So, I guess that what I really could use at this juncture is specs/advice concerning proper line level for the L_IN and R_IN header pins with respect to SGND; as I don't want to blow the unit with too much amplitude at the input.  I'd also like to do a little ESD-proofing for these pins with a couple of 10K resistors as well: Thoughts or ideas?

Finally, according to my trusty old meter, DC coupling throught these inputs doesn't look like an issue here.

Thanks ever so much, Dan!

This may take a while, but I

This may take a while, but I think I have the schematics for this unit somewhere. I will try to pull together the info you need and post it here. If I understand things correctly, you'd like to be able to control the volume using the control in the unit, right?

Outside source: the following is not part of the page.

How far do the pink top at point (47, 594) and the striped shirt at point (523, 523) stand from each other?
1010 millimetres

Awesome!  And thanks again,

Awesome!  And thanks again, Dan.

As far as a formal volume control goes, well, it looks as though a simple dual-gang through the existing cabinet hole will work in place of the encoder which came stock.  Indeed, without some serious homebrew work with the original scheme I don't think using the existing encoder system would be a good play; as, again, everything goes through the suspect chip network.  Pretty much all trashbin items...

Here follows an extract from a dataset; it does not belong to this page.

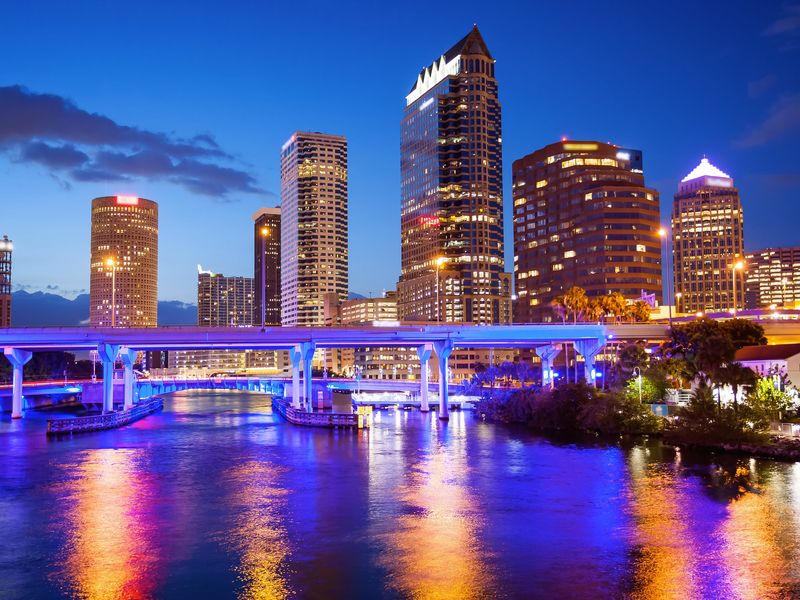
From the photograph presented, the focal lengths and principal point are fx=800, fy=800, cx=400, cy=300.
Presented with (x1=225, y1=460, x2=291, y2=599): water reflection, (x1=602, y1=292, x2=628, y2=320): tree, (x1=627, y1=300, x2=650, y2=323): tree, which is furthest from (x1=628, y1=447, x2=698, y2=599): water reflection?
(x1=627, y1=300, x2=650, y2=323): tree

Indeed, I was delighted to see that I could simply control the volume straightaway via the input level -- so there's really not too much needed here apart from basic specs/advice concerning proper line level for the L_IN and R_IN header pins with respect to SGND; as I don't want to blow the unit with too much amplitude at the input Wink

Anyway, have a great day; and thank you for your kind assistance!

kelby sagvold
Hi i was wanting some help

Hi i was wanting some help with my sa-pm19

kelby sagvold
hi im looking for help with

hi im looking for help with my sa-pm19

@kelby sagvold:

@kelby sagvold:

If you need help related to this thread, please feel free to let everyone know what the exact issue is.

Have a good day --

I just bought a used SA-PM19
I just bought a used SA-PM19 off Ebay and found that the CD changer isn't working;  Tray #1 is stuck inside.  With my older Panasonic, very simiar model, the CD trays used to fan out  to check the CDs, so I tried that with this one and now Tray # 2 is stuck open.  Is there a not-too-complicated way to open the CD unit to free the two trays, or can I even replace the entire CD module if one is available?